In 2000, East Hampton experienced a crackdown by the feds. An inspector from the Department of Housing and Urban Development ordered the manager of Windmill Village to eliminate all dandelions from the lawns there because they were beneath HUD standards for the Hamptons.
Botanical nativists label dandelions as undesirable aliens. My 88-year-old sister, a Berkeley liberal long before the term meant much, gladly welcomes aspiring immigrants of all stripes, but snarls at dandelions, though they were brought here from Europe in the early 19th century (to succor honeybees), decades before our own forebears arrived.
To the Taraxacumophobe, it matters not that poets from Shakespeare to Lowell to Ginsberg, as well as Emerson and Thomas Wolfe (“the inchoate sharp excitement of hot dandelions in young spring grass”), have rhapsodized about their beauty, or that chefs such as Pierre Franey, Julia Child, and Craig Claiborne extolled their culinary virtues, or nutritionists their vitamin and mineral content (more iron and calcium than spinach, more beta-carotene than carrots).
Dandelion lovers revere what dandelion haters detest: their unpredictability. “Their only sin,” asserts one admirer, “is that they have not learned to grow in rows.” Another equates dandelions with the 19th-century buffalo — noble, useful, and targeted for extinction.
Both sides see dandelions as a moral issue. Robert Fulford, a Canadian writer and dandelion admirer, observes that the presence of dandelions on a lawn indicates to lawnistas that “sloth has taken up residence in paradise and is about to spread evil in every direction.” To Mr. Fulford a bumpless, weedless lawn champions the intrusive values of imperialism — control and cleansing one’s surroundings of the unkempt.
On the other side, Pastor Donald J. Gettys of the McDonald, Tenn., Seventh Day Adventist Church preaches that “Sin and dandelions are a whole lot alike. They are a lifetime battle that you never quite win.” He advises us to “Give the problem to Jesus.”
I cheer them. Dandelion greens, plucked from vacant lots of San Francisco, were a basic vegetable for my family during the Depression. John Giannaris, owner of the Hellenic Snack Bar and Restaurant in East Marion, tells me that in Greece during World War II dandelions kept his family alive. In Germany in 1945 I saw Polish displaced persons and German Army deserters survive on them.
Busy proliferating, often where one least expects to find them, the dandelions remain impervious to all this. On a sunny day last spring, I found them sprouting through the base of a street lamp, the shell of an air-conditioner, the trunk of an oak tree, and the wood of an inside windowsill.
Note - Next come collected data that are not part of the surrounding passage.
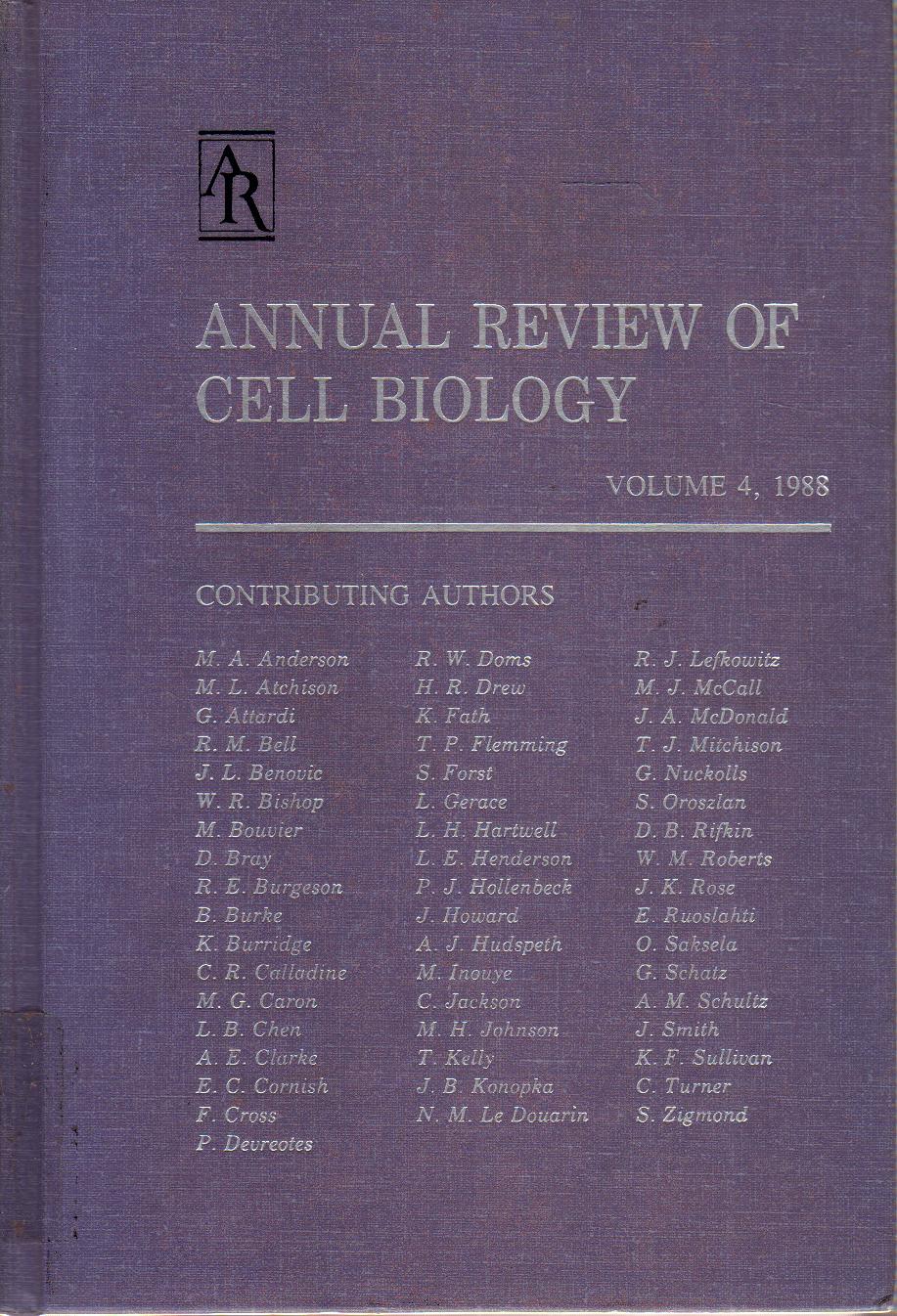 AR

ANNUAL REVIEW OF CELL BIOLOGY

VOLUME 4, 1988

CONTRIBUTING AUTHORS

M. A. Anderson
M. L. Atchison
G. Attardi
R. M. Bell
J. L. Benovic
W. R. Bishop
M. Bouvier
D. Bray
R. E. Burgeson
B. Burke
K. Burridge
C. R. Calladine
M. G. Caron
L. B. Chen
A. E. Clarke
E. C. Cornish
F. Cross
P. Devreotes

R. W. Doms
H. R. Drew
K. Fath
T. P. Flemming
S. Forst
L. Gerace
L. H. Hartwell
L. E. Henderson
P. J. Hollenbeck
J. Howard
A. J. Hudspeth
M. Inouye
C. Jackson
M. H. Johnson
T. Kelly
J. B. Konopka
N. M. Le Douarin

R. J. Lefkowitz
M. J. McCall
J. A. McDonald
T. J. Mitchison
G. Nuckolls
S. Oroszlan
D. B. Rifkin
W. M. Roberts
J. K. Rose
E. Ruoslahti
O. Saksela
G. Schatz
A. M. Schultz
J. Smith
K. F. Sullivan
C. Turner
S. Zigmond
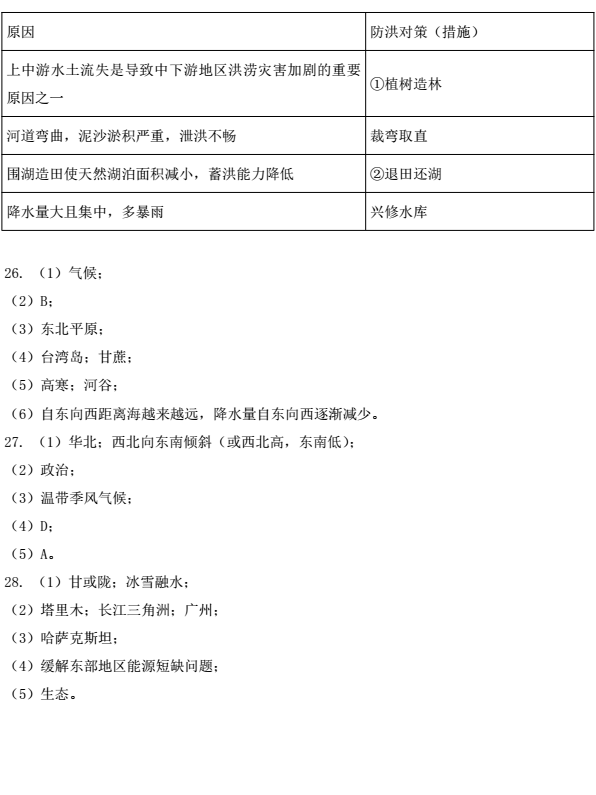 | 原因 | 防洪对策（措施） |
|---|---|
| 上中游水土流失是导致中下游地区洪涝灾害加剧的重要原因之一 | ①植树造林 |
| 河道弯曲，泥沙淤积严重，泄洪不畅 | 裁弯取直 |
| 围湖造田使天然湖泊面积减小，蓄洪能力降低 | ②退田还湖 |
| 降水量大且集中，多暴雨 | 兴修水库 |

26. （1）气候；
（2）B；
（3）东北平原；
（4）台湾岛；甘蔗；
（5）高寒；河谷；
（6）自东向西距离海越来越远，降水量自东向西逐渐减少。
27. （1）华北；西北向东南倾斜（或西北高，东南低）；
（2）政治；
（3）温带季风气候；
（4）D；
（5）A。
28. （1）甘或陇；冰雪融水；
（2）塔里木；长江三角洲；广州；
（3）哈萨克斯坦；
（4）缓解东部地区能源短缺问题；
（5）生态。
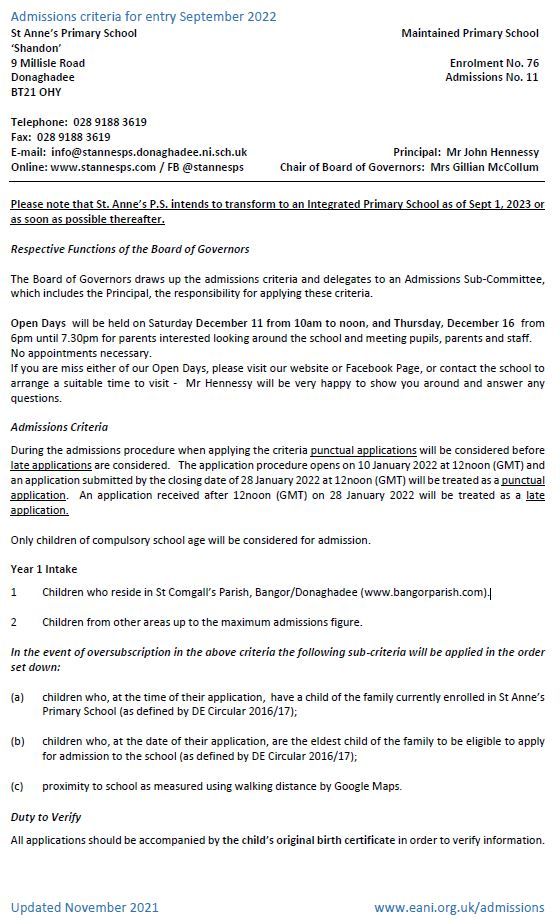 Admissions criteria for entry September 2022

St Anne's Primary School
'Shandon'
9 Millisle Road
Donaghadee
BT21 OHY

Maintained Primary School

Enrolment No. 76
Admissions No. 11

Telephone: 028 9188 3619
Fax: 028 9188 3619
E-mail: info@stannesps.donaghadee.ni.sch.uk
Online: www.stannesps.com / FB @stannesps

Principal: Mr John Hennessy
Chair of Board of Governors: Mrs Gillian McCollum

Please note that St. Anne's P.S. intends to transform to an Integrated Primary School as of Sept 1, 2023 or as soon as possible thereafter.

Respective Functions of the Board of Governors

The Board of Governors draws up the admissions criteria and delegates to an Admissions Sub-Committee, which includes the Principal, the responsibility for applying these criteria.

Open Days will be held on Saturday December 11 from 10am to noon, and Thursday, December 16 from 6pm until 7.30pm for parents interested looking around the school and meeting pupils, parents and staff. No appointments necessary.
If you are miss either of our Open Days, please visit our website or Facebook Page, or contact the school to arrange a suitable time to visit - Mr Hennessy will be very happy to show you around and answer any questions.

Admissions Criteria

During the admissions procedure when applying the criteria punctual applications will be considered before late applications are considered. The application procedure opens on 10 January 2022 at 12noon (GMT) and an application submitted by the closing date of 28 January 2022 at 12noon (GMT) will be treated as a punctual application. An application received after 12noon (GMT) on 28 January 2022 will be treated as a late application.

Only children of compulsory school age will be considered for admission.

Year 1 Intake

1 Children who reside in St Comgall's Parish, Bangor/Donaghadee (www.bangorparish.com).

2 Children from other areas up to the maximum admissions figure.

In the event of oversubscription in the above criteria the following sub-criteria will be applied in the order set down:

(a) children who, at the time of their application, have a child of the family currently enrolled in St Anne's Primary School (as defined by DE Circular 2016/17);

(b) children who, at the date of their application, are the eldest child of the family to be eligible to apply for admission to the school (as defined by DE Circular 2016/17);

(c) proximity to school as measured using walking distance by Google Maps.

Duty to Verify

All applications should be accompanied by the child's original birth certificate in order to verify information.

Updated November 2021

www.eani.org.uk/admissions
Though at their peak in spring, dandelions continue to pop up through the year, into those early January days when the temperature nears 50. Bend close to grass that has not been sprayed and you will find one. Pick it. Nip its stem and hold it in your mouth. Relish the juice that will refresh your lungs and bear the flower’s progeny to the next cycle, and the next, and ever beyond where dandelions will continue to taunt and sustain us.
Richard Rosenthal is the author of “The Dandelion War,” a satire on Nimbyism on the South Fork. An East Hampton resident, he won the Alliance for Community Media’s 2010 Jewell Ryan-White Award for the quality of nonmainstream broadcasting on his LTV program, “Access.”